Het Mundaneum was, op zijn zachtst gezegd, een nogal ambitieus plan. De Belgische jurist Paul Otlet en Henri LaFontaine, de latere winnaar van de Nobelprijs voor de Vrede, begonnen in 1910 met een project om de complete menselijke kennis bijeen te brengen op fiches. De collectie zou de kern worden van een ‘Wereldstad’, ontworpen door Le Corbusier, een kenniscentrum dat de wereld moest inspireren met zijn bibliotheken, musea en universiteiten. De volgende decennia bouwde het team van Otlet aan een catalogus van meer dan twaalf miljoen kaarten met samenvattingen van boeken en tijdschriften. De volgende stap was een betaalde research service. Per jaar kwamen met de post en de telegraaf vanuit de hele wereld zo’n vijftienhonderd verzoeken om informatie.
Toen het steeds lastiger werd om alles op papier te blijven doen, bedacht Otlet een ander systeem: een mechanische database, bereikbaar via een wereldwijd netwerk van wat hij noemde ‘elektrische telescopen’. Tot zijn grote teleurstelling kon de Belgische regering maar weinig enthousiasme opbrengen voor het idee. De wereld had in 1934 andere dingen aan het hoofd. Het Mundaneum moest door geldgebrek verhuizen naar een kleiner pand, en uiteindelijk de deuren sluiten.

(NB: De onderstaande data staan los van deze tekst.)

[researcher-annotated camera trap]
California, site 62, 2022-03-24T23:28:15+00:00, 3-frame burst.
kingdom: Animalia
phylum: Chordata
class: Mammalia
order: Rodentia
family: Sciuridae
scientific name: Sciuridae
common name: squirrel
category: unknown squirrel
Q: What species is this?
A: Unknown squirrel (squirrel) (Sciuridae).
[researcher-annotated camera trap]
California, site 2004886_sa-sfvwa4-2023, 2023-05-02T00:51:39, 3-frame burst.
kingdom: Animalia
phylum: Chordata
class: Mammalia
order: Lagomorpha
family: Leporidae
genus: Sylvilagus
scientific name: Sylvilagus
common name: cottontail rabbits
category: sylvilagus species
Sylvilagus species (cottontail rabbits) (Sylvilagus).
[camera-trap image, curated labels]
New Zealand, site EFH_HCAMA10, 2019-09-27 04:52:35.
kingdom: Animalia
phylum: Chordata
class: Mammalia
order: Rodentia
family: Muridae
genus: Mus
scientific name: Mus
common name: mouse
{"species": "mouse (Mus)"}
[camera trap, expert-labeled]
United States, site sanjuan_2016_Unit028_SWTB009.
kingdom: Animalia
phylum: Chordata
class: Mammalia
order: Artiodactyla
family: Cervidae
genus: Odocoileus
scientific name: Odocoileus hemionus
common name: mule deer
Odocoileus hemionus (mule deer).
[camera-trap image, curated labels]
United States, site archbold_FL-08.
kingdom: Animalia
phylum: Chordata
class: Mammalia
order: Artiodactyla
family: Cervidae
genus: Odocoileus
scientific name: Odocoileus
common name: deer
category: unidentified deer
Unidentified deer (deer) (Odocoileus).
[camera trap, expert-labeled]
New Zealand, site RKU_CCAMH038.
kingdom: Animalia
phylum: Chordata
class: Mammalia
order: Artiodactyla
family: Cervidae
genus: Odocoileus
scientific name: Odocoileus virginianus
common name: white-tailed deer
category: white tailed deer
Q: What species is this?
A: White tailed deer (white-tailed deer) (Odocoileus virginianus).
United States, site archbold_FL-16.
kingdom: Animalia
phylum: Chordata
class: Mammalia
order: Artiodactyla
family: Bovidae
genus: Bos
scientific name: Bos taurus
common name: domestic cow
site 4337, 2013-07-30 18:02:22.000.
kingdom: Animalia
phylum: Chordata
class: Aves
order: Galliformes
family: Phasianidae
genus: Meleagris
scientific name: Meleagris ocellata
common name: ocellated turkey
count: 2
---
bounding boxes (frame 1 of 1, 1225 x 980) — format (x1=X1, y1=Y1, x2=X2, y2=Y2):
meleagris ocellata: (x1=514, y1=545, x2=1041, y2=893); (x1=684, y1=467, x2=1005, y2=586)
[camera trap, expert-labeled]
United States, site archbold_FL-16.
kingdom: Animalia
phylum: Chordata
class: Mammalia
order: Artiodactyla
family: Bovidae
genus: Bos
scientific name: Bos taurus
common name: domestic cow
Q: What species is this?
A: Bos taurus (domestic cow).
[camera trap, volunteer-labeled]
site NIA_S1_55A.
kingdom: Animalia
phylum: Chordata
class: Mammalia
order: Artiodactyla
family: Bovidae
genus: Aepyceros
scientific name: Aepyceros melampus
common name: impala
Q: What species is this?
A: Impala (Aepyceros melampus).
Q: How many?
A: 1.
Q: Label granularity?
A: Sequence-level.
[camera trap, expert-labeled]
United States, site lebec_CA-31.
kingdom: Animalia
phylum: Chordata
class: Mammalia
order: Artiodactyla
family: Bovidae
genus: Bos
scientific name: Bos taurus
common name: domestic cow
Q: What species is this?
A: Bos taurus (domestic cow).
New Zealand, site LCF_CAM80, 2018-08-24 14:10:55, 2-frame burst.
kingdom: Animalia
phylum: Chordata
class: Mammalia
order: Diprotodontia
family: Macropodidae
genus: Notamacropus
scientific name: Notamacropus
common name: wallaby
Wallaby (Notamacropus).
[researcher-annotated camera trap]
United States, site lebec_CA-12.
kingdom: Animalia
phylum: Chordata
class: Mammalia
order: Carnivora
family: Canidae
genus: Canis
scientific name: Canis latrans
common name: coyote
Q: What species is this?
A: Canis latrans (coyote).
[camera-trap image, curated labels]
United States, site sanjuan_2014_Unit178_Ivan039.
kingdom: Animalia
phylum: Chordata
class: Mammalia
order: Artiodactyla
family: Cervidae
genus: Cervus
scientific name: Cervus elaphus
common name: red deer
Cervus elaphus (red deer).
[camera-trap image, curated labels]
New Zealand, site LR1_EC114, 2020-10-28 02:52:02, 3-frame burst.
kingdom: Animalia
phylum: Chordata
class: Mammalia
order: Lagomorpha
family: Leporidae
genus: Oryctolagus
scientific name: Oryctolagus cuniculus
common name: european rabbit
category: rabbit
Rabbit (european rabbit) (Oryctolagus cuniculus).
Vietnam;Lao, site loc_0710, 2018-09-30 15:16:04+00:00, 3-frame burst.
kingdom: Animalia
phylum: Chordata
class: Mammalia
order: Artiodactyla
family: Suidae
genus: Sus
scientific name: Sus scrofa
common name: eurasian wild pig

Het echte einde kwam toen de Nazi’s België binnenvielen en soldaten de duizenden kaartenbakken van het Munaneum in de fik staken.
Otlet stierf in 1944. Tegenwoordig wordt hij beschouwd als een van de grondleggers van de informatiewetenschappen. Zijn visioen van een wereldwijd, doorzoekbaar netwerk van onderling verbonden documenten, was de oerversie van het internet.
Wat er over is van het Mundaneum (boeken, affiches en kasten met originele indexkaarten), is nog te zien in Museum Mundaneum in Mons, België.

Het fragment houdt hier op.